PwC polled over 700 executives and board members across a wide range of industries and found that many companies are already “taking steps to streamline the workforce.” The survey showed that 50 percent are reducing overall headcount, 52 percent have implemented hiring freezes, 46 percent are reducing or eliminating signing bonuses, and 44 percent have rescinded job offers.

According to Fox Business News, in the past few weeks, companies including Alphabet’s Google, Walmart, Apple, Meta and Microsoft have reported hiring freezes or layoffs.

“Respondents are also taking proactive steps to streamline the workforce and establish the appropriate mix of worker skills for the future,” according to PwC. “This comes as no surprise. After a frenzy of hiring and a tight labor market over the past few years, executives see the distinction between having people and having people with the right skills.”

The survey found that, where possible, companies have turned to automation to address worker shortages that have developed. Businesses were unable to fill more task-oriented positions because so many workers realized it was more profitable to collect unemployment benefits than to work.

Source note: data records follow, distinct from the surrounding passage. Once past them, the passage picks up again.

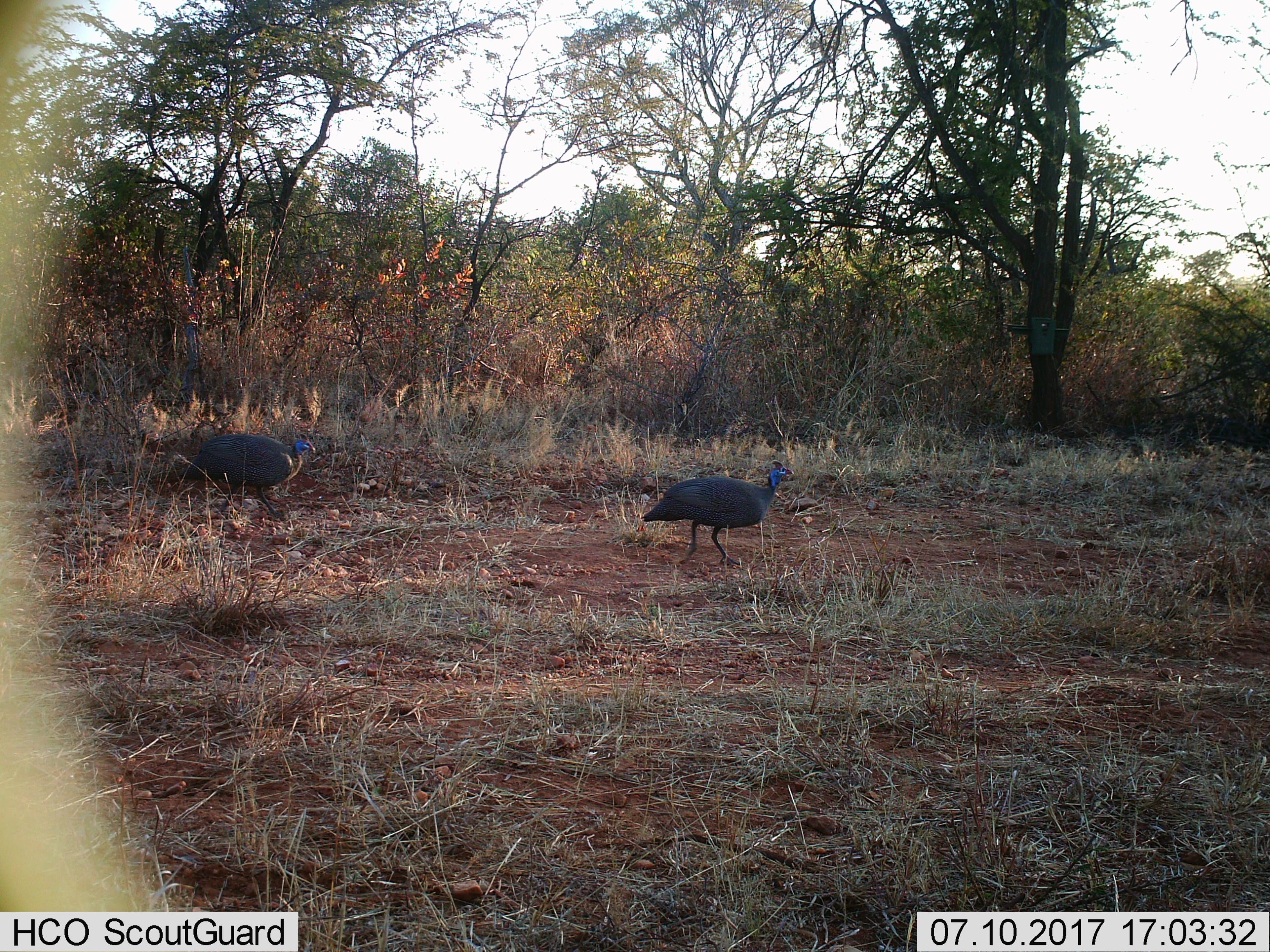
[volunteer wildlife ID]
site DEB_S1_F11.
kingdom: Animalia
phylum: Chordata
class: Aves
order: Galliformes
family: Numididae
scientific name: Numididae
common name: guineafowl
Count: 2.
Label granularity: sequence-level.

Some industries, such as consumer markets and technology, media and telecommunications companies, lend themselves toward automation more than others. Others, particularly those in the healthcare sector, do not.

In an effort to retain valuable existing employees, 64 percent of those surveyed said they had increased compensation and 70 percent said their businesses have expanded remote work options.

The effects of the Federal Reserve’s aggressive series of interest-rate hikes, implemented to put the brakes on inflation, are already rippling through the economy, most visibly in the housing sector. The Fed’s most recent increase of 75 basis points in the federal funds rate, the rate at which banks lend to each other overnight, came at the end of their July 26-27 meeting.

In a July 27 press release, the Federal Reserve Open Market Committee signaled the rate hikes will continue as they work to bring inflation down to their target of 2 percent from the current level of 8.5 percent.

Don’t expect that pace to continue. Although the Federal Reserve is trying to engineer a “soft landing” to try to bring down inflation without causing a recession, the unprecedented size of the rate hikes and their frequency can’t help but weaken the jobs numbers.

Fox Business News cited a warning on Thursday from The Conference Board, a non-profit business organization, that the economy will likely be in recession by the end of the year.

Fox reported The Conference Board’s “leading economic index — which tracks 10 indicators designed to measure the health of the economy — dropped by 0.4% in July, on top of a 0.7% decline in June. … The gauge has now fallen for five consecutive months.”

Ataman Ozyildirim, the senior director of economics at The Conference Board, told Fox, “Consumer pessimism and equity market volatility as well as slowing labor markets, housing construction, and manufacturing new orders suggest that economic weakness will intensify and spread more broadly throughout the U.S. economy. The Conference Board projects the U.S. economy will not expand in the third quarter and could tip into a short but mild recession by the end of the year or early 2023.”

In the company’s “mid-year outlook” report, Chris Hyzy, Chief Investment Officer for Merrill (formerly Merrill Lynch) and Bank of America Private Banking, was asked about the likelihood of a “soft landing” for the economy.

He replied, “Although the risk of recession in 2023 was still low this past April, the overall risk has been rising each week.”